All told, it builds to a moving expression of communal spirit and togetherness in a fountain of color and movement and dance, bringing each member of the cast to center stage for winning spotlight. The story — textured and swirling — takes place during a heat wave, and circles the concerns of a wide ensemble of characters. We meet Usnavi (Anthony Ramos), a young bodega owner who hopes to return to the Dominican Republic someday. He’s crushing on the pretty young stylist (Melissa Barrera) who enjoys her gossipy co-workers at the salon (Daphne Rubin-Vega, Stephanie Beatriz, and Dascha Polanco), but would prefer to be a fashion designer. Usnavi’s business-minded best friend (Corey Hawkins) is interested in the cute college girl (Leslie Grace) back for the summer visiting her entrepreneur father (Jimmy Smits). Elsewhere is the undocumented teenager (Gregory Diaz IV) and his alcoholic father (Marc Anthony), a sweet elderly woman (Olga Merediz) who plays abuela to the entire block, and a snow-cone vendor (Miranda) who harbors a resentment of the ice cream truck. They’re all interconnected, even when they don’t want to be.
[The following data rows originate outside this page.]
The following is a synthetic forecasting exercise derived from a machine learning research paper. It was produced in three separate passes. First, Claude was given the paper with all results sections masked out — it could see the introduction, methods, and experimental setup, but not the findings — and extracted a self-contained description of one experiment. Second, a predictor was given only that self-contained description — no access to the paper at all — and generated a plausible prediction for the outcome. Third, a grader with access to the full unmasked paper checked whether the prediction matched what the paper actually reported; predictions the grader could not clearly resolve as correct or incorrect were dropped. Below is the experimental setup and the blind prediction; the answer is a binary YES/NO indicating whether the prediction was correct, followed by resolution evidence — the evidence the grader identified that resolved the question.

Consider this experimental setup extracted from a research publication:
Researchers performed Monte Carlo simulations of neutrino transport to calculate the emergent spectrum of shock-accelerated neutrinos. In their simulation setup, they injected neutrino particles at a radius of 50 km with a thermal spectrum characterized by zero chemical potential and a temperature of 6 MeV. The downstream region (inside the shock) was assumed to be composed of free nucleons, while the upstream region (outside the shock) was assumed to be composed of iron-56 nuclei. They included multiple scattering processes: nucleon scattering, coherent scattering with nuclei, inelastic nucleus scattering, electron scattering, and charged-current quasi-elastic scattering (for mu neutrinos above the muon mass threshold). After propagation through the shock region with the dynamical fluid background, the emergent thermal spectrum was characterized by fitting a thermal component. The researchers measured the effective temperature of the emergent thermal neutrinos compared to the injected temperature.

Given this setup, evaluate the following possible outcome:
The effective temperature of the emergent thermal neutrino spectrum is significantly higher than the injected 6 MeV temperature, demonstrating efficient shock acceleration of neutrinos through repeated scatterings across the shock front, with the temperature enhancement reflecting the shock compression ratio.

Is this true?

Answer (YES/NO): NO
As the intersecting dreams and dramas play out against the sizzling sidewalks and easy flow of the hip-hop merengue, the musical numbers strut out in broad, bold studio style, a modern Arthur Freed slick spectacle with a little break-dancing here, a little Gene Kelly there, a little Busby Berkeley everywhere. Director Jon M. Chu brings the sense of movement and space that made his Step Up 3D so beautifully expressive, and commits, with that series’ choreographer Christopher Scott, to showing the full glory of dancers in perfect synchronicity and deeply felt emotive power. Here a community pool becomes a glorious watery number Esther Williams would recognize, the side of a fire escape becomes the site of a couple so in love they could float up the wall, a subway becomes a tunnel of ghostly memories, and an apartment courtyard becomes a “carnaval del barrio.” The best numbers go on and on and I felt I could revel in their joyous eruption of togetherness for hours. The movie succeeds by tapping into the show’s empathetic imagination, proudly sensitive and sentimental befitting its pounding backbeat, but wise to cast a somewhat hard-edged eye on the limits of the American dream. After all, this neighborhood is slipping away, but the traditions will live on for those who dare to keep them alive. This movie loves this place and these people too much to let it go away unnoticed, and throws a massive block party of a musical to celebrate. What a well-timed ecstatic burst of a lively tribute to the restorative power of community connections.